Bezeichnenderweise kehrten die kunstaffinen Architekturjungstars den Entwurfsprozess um: Nicht der Raum sondern die „urbane Markenskulptur“ war entwurfsleitend. Und um Krings austauschfreudigen Charakter mit der Umwelt zu unterstreichen, verlängerten sie die verjüngenden Lichtöffnungen zu röhrenförmigen Gehwegen, die in Raumschiffmanie die diversen Event-, Gastronomie- und Ausstellungstrakte im Gebäude miteinander verbinden. „Die raumdurchdringenden Zylinder sind Ausdruck von Träumen, Leidenschaft und Kommunikation“, erhellt Jang ihre verbindend-metaphorische Bedeutung für Harmonie. Überhaupt steht das Runde für Harmonie und gestaltet Wände, Böden und Decken des 4-etagigen 71.000-qm-Ensembles. Manche Räume wirken, als wenn sich die Kreislöcher der Außenhaut nahtlos nach Innen gebohrt hätten. Doch spätestens auf den zweiten Blick wird klar, dass die Fassade vorgehängt, und die gipsverschalten Innenkreise losgelöst von der Außenstruktur gestalten.
 
Baulicher Blick auf die Fassade

Die Edelstahlfassade setzt sich aus einer Reihe übereinander gelagerter konzentrischer Ringe und Verbindungsstücken zwischen den sich ausbreitenden Wellen zusammen. Am schwierigsten war es, die Grundstruktur so zu planen, dass der Edelstahl heute wie aus einem Guss wirkt. Ein 3D-Programm half den Entwurf zu simulieren und in vorzufertigende Module zu gliedern, die dann vor Ort nur noch montiert werden mussten. Zuerst entstand der Skelettbau, der die kreisförmigen Stahlformen mit den linearen verband; dann wurden die verbindenden Flächen installiert.

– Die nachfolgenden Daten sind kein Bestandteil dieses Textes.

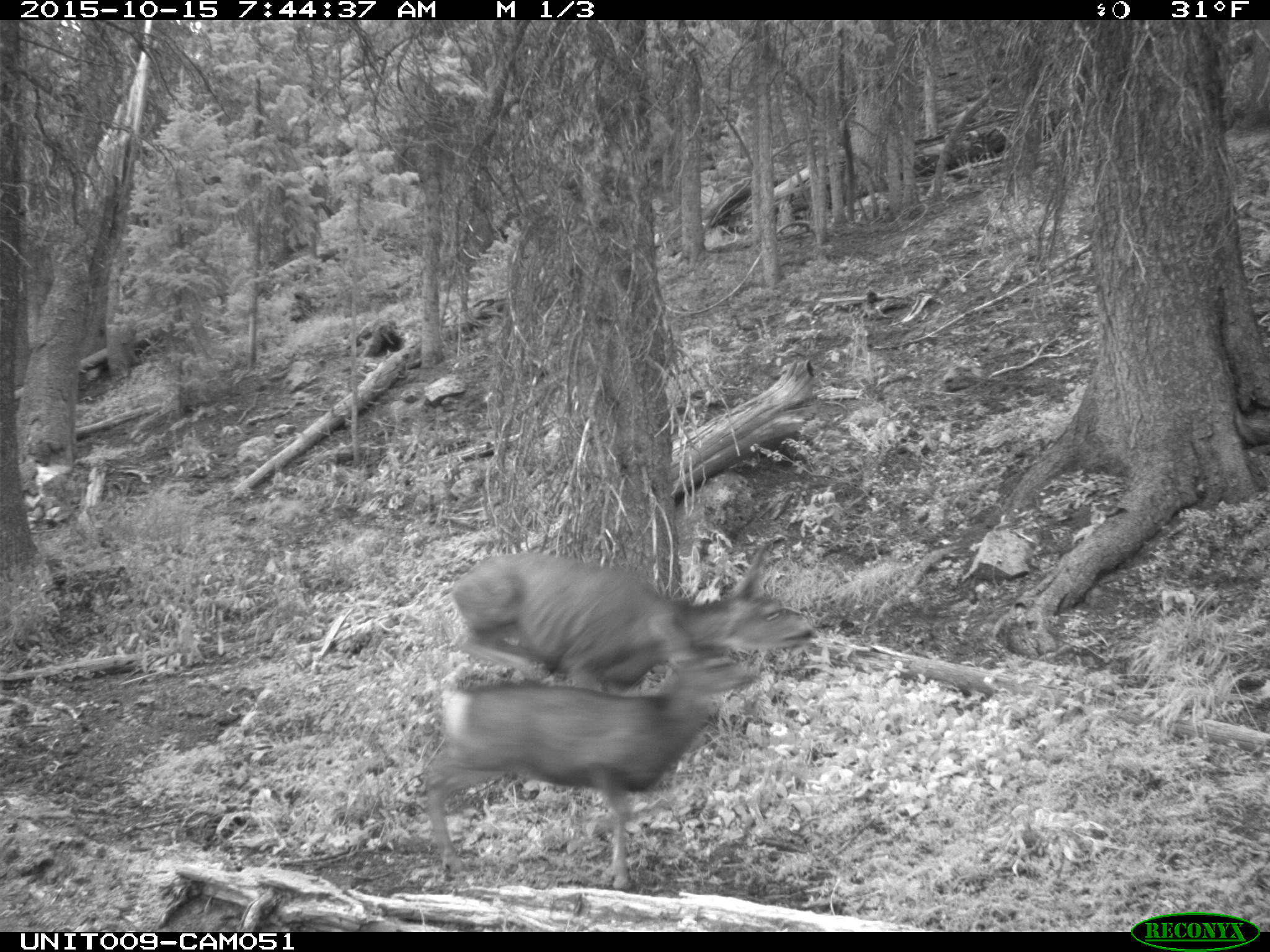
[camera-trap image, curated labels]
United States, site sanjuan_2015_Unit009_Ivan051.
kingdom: Animalia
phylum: Chordata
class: Mammalia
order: Artiodactyla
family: Cervidae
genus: Odocoileus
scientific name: Odocoileus hemionus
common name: mule deer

Die unterschiedlich hohen Lagen der Außenhaut setzen sich aus einem Grundgerüst aus Stahl, einem Befestigungsrahmen (assistant frame) und mehrschichtigen Frontplatten (complex panels), die mit einer plastisch verzierten Edelstahlschicht abschließen. Die abschließende Schicht wurde Spezialfolie befestigt, um den glatten Abschluss zu gewähren. Konstruktiv ist die Außenhaut kulissenartig vorgehängt und generiert durch die verjüngenden Löcher massive Hohlräume, die teilweise zur Unterbringung von Haustechnik und Feuerschutz genutzt werden.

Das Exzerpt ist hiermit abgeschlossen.